##### Extrahierter Text

Beitrag von Kampfkeks

Ich halte das für gute Ratschläge. Andererseits sind es auch sehr abstrakte Empfehlungen, die er gibt. Tipps wie "vertraue deiner Intuition" helfen mir beim Spielen nicht wirklich weiter. Natürlich wird er im Buch höchstwahrscheinlich konkreter werden und entsprechende Beispiele bringen. Interessante, neue Impulse gibt es dann bestimmt.Sehr gut finde ich die "Sünde", den Gegner zu vergessen (Nr. 5). Ich kann gar nicht sagen, wie oft ich selbst nur meine eigene Stellung, meine eigenen Drohungen gesehen habe.. und nicht das drohende Matt des Gegners....Ansonsten... finde ich Punkt 1 zwar richtig, aber ich hätte eine andere Bezeichnung gewählt. "Denken" kann doch keine Sünde sein! Punkt 2 und 4 sind sehr ähnlich.

##########
##### Bereitgestellte Einträge

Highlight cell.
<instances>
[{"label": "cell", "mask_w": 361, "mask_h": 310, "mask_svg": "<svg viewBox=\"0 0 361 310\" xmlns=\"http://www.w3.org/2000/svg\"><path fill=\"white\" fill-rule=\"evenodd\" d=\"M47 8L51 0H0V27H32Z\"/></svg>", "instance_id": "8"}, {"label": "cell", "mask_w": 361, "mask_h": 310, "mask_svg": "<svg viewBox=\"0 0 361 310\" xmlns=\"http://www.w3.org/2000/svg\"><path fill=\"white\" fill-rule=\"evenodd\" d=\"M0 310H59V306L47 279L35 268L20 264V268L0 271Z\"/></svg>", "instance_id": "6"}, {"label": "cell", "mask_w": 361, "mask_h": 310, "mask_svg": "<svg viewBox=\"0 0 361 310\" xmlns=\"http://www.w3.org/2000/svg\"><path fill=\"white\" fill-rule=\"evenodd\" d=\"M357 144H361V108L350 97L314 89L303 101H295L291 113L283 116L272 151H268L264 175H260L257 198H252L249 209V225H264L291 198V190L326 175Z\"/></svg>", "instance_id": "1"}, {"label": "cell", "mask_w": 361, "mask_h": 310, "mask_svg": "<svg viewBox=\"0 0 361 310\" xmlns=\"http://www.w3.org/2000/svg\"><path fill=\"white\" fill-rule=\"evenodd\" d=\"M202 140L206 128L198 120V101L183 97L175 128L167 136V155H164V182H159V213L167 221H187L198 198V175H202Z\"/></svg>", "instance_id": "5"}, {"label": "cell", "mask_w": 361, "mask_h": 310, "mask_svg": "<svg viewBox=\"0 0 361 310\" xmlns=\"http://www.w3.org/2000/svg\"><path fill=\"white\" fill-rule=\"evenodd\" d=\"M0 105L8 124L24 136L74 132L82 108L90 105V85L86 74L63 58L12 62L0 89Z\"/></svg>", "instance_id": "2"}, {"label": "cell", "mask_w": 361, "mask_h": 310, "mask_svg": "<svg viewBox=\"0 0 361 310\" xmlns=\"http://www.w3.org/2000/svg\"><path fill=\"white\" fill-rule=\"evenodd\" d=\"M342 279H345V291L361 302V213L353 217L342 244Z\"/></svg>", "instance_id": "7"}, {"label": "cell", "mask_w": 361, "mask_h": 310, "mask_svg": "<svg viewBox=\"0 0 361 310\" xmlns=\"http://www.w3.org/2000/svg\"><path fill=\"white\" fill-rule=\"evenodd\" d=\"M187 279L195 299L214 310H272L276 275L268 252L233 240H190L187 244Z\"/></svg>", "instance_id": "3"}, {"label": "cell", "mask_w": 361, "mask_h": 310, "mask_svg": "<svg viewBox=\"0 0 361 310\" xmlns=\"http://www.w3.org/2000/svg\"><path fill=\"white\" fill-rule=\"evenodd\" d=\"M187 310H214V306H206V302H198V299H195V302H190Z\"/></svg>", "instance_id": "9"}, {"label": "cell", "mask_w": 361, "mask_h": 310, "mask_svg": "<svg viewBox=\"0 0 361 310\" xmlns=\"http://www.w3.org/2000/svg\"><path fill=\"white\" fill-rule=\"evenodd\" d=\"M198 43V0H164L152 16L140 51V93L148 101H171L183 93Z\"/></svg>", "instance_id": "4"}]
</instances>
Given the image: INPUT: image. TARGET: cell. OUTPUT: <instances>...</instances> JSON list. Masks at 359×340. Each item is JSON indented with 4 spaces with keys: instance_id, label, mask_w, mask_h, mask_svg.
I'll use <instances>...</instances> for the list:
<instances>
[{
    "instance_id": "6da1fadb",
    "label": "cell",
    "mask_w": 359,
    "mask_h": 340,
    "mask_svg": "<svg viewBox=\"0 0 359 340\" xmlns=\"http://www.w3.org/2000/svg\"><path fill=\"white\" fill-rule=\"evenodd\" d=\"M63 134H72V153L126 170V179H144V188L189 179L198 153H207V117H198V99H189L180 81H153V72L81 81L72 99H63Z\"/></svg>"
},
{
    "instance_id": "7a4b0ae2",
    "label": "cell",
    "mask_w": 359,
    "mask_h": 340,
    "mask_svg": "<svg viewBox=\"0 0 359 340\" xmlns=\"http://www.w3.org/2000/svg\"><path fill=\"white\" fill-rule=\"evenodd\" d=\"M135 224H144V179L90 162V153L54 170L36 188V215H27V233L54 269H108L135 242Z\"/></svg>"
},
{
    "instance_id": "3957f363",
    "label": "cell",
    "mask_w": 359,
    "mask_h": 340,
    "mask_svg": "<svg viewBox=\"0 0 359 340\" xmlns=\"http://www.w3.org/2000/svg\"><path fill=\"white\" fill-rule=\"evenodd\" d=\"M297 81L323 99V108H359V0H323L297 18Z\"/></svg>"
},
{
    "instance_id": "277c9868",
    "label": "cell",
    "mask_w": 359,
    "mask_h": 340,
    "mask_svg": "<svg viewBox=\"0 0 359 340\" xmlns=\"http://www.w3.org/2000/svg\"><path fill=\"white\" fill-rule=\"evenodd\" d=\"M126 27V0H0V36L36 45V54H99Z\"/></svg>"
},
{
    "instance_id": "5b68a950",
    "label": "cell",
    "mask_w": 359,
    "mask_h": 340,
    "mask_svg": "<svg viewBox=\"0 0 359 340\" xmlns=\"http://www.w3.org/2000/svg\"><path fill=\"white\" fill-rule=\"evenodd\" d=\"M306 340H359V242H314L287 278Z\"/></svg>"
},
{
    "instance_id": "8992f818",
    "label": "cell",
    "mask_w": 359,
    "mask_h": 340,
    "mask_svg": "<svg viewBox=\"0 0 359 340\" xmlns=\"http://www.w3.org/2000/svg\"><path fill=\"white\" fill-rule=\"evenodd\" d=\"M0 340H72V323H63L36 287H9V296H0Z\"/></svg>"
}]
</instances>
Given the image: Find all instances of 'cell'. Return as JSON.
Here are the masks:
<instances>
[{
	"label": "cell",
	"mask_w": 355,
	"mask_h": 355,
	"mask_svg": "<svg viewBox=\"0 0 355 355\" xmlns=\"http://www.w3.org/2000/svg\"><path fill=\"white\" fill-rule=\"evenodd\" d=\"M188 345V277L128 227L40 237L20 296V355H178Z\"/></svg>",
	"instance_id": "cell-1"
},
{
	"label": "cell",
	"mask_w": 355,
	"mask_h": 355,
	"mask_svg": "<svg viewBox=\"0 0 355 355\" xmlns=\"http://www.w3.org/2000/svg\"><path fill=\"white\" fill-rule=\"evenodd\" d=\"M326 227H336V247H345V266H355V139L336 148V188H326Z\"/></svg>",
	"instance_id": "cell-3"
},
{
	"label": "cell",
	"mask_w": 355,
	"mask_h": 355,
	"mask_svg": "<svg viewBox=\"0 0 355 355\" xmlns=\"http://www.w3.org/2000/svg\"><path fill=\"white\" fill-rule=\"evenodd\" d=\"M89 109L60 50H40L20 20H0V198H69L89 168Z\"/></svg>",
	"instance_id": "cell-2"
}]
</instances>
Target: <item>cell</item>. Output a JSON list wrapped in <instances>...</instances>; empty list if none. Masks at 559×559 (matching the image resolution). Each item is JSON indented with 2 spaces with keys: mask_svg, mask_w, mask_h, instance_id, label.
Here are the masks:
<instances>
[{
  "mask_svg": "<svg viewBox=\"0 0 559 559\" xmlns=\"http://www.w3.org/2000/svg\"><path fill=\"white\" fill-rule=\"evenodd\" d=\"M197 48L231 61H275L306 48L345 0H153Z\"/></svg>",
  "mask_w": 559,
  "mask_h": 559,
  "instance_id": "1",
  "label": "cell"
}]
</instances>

##########

| Aufgabe |
Kopiere aus dem Beitrag wörtlich den Abschnitt von „Ich halte das“ bis „sind sehr ähnlich.“.

| Lösung |
Ich halte das für gute Ratschläge. Andererseits sind es auch sehr abstrakte Empfehlungen, die er gibt. Tipps wie "vertraue deiner Intuition" helfen mir beim Spielen nicht wirklich weiter. Natürlich wird er im Buch höchstwahrscheinlich konkreter werden und entsprechende Beispiele bringen. Interessante, neue Impulse gibt es dann bestimmt.Sehr gut finde ich die "Sünde", den Gegner zu vergessen (Nr. 5). Ich kann gar nicht sagen, wie oft ich selbst nur meine eigene Stellung, meine eigenen Drohungen gesehen habe.. und nicht das drohende Matt des Gegners....Ansonsten... finde ich Punkt 1 zwar richtig, aber ich hätte eine andere Bezeichnung gewählt. "Denken" kann doch keine Sünde sein! Punkt 2 und 4 sind sehr ähnlich.